9時を回った頃から、うとうととし始めた彼らは放っておくと数分で眠りに落ちる。自分のテスト勉強そっちのけで付き合ってる私の身にもなってほしい。
「ダメだ…数字見るだけで眠くなる」
「なんでこんな簡単な公式が覚えられないのよ!!」
「ただの文字の羅列としか捉えられない…」
「………もうそれは頭回ってないからだよ…カルロスくん」
「…休憩しようか」と仕方なく提案すると、「ありがとうございました」と言って勢いよく食堂から出て行くカルロスくん。
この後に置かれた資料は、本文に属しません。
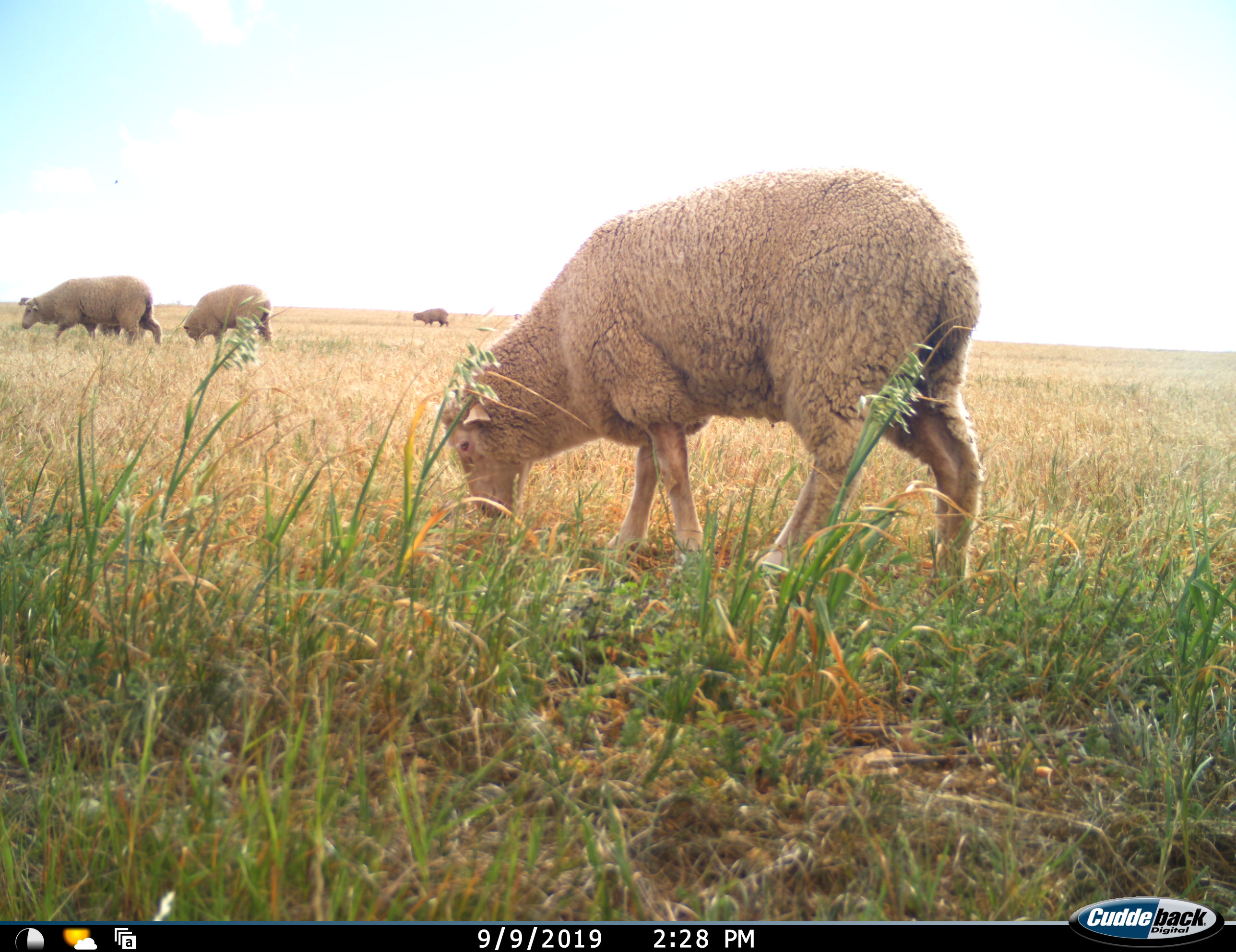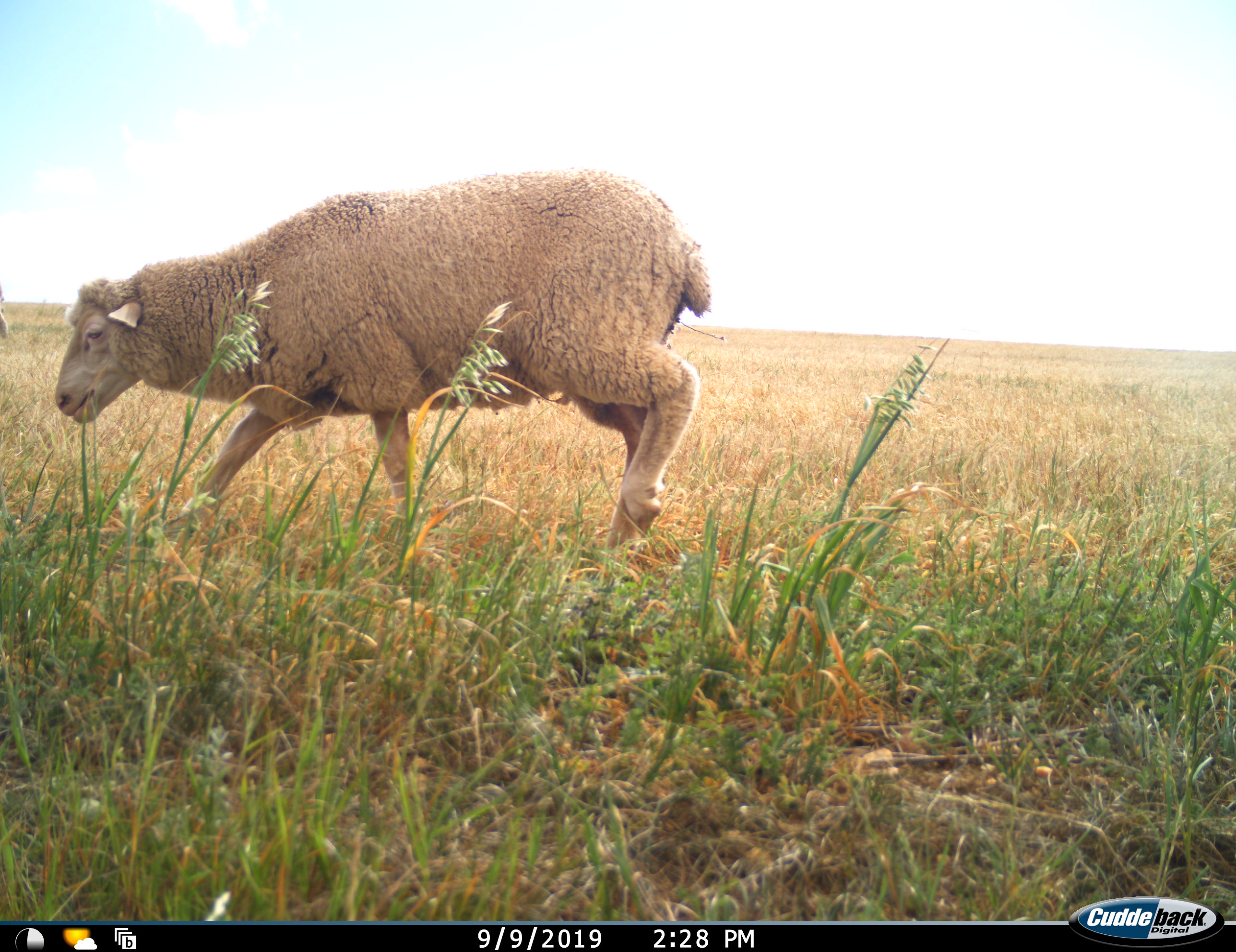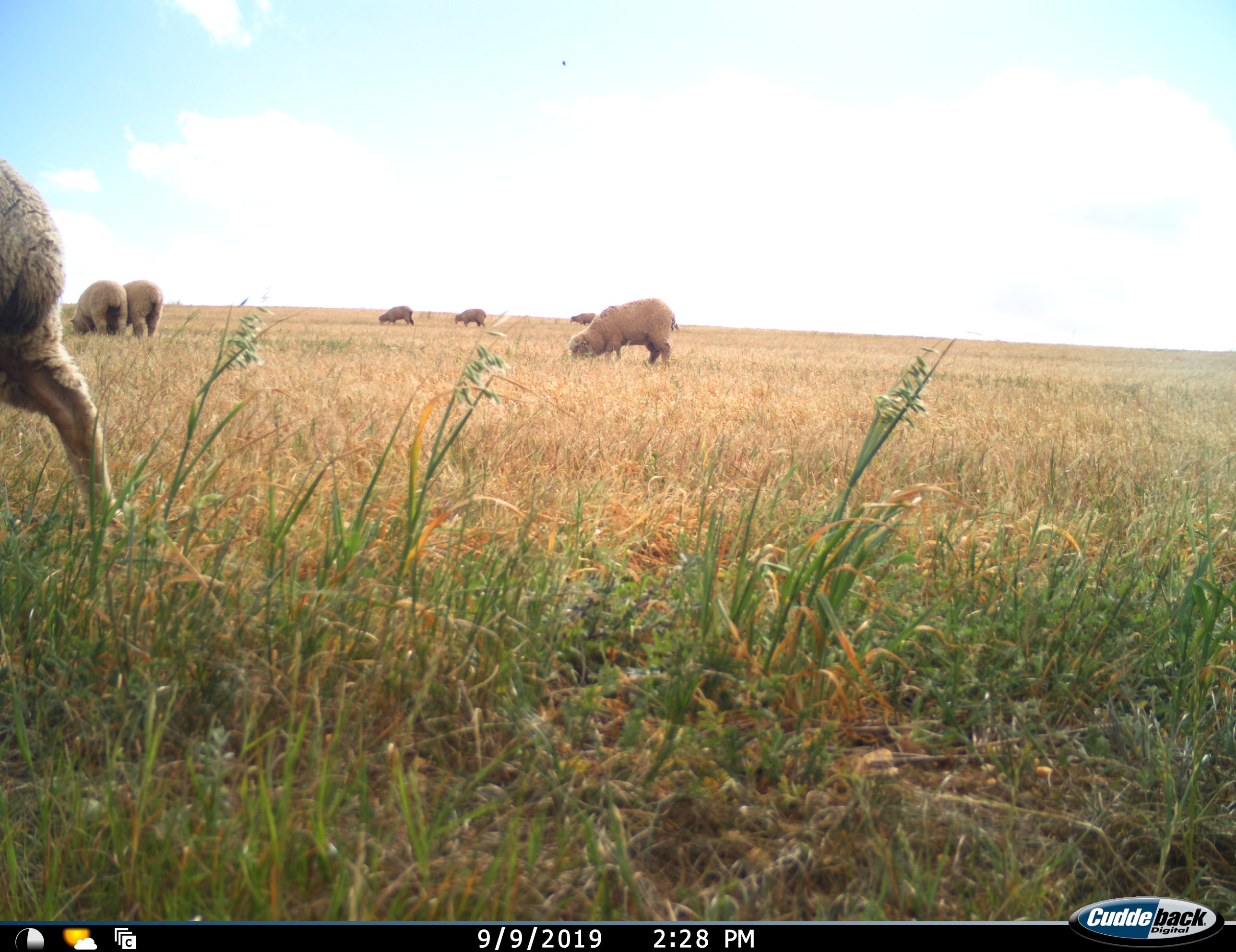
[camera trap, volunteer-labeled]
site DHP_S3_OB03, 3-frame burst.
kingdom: Animalia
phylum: Chordata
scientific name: Vertebrata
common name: domestic animal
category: domesticanimal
Domesticanimal (domestic animal) (Vertebrata), count 7. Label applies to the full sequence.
止める暇もなく「あ…」と呟くと、成宮が「カルロス絶対もう帰ってこないよ」とアクビをしながら言う。
「…陽子、正直カルロスくんのどこがいいのか私にはさっぱりわからない…」
「カルロスよりは俺のがいいでしょ」
「…どっちもどっち」
私も欠伸をして教科書を閉じる。
報酬は出来高制でいいなんて言ってしまった手前、なさけないけど成宮とカルロスくんは相当強敵らしかった。
「…成宮、お水もらってもいい?」
「あ、厨房のほうから勝手に取っていいよ」
厨房に入って冷蔵庫を開けると、たくさんのスポーツドリンクの中からミネラルウォーターを取り出してコップにそそぐ。
カルロスくんが帰ってこないなら、私も今日は帰ろうかななんて思いつつ、水を喉に流し込む。
「…ん」
机に突っ伏す成宮の元に、コップに水をそそいで持って行ってことんとおく。
「んー」と言いながらわたしとコップを見比べると、「ありがとー…」と言って一気飲みする。
ごとんとコップを机に置くと、成宮は座ったまま、立っているわたしの腰に手を回す。
「ちょ、」
防ぐ暇もなく成宮にされるがままの私は、最近少し……甘い気がする。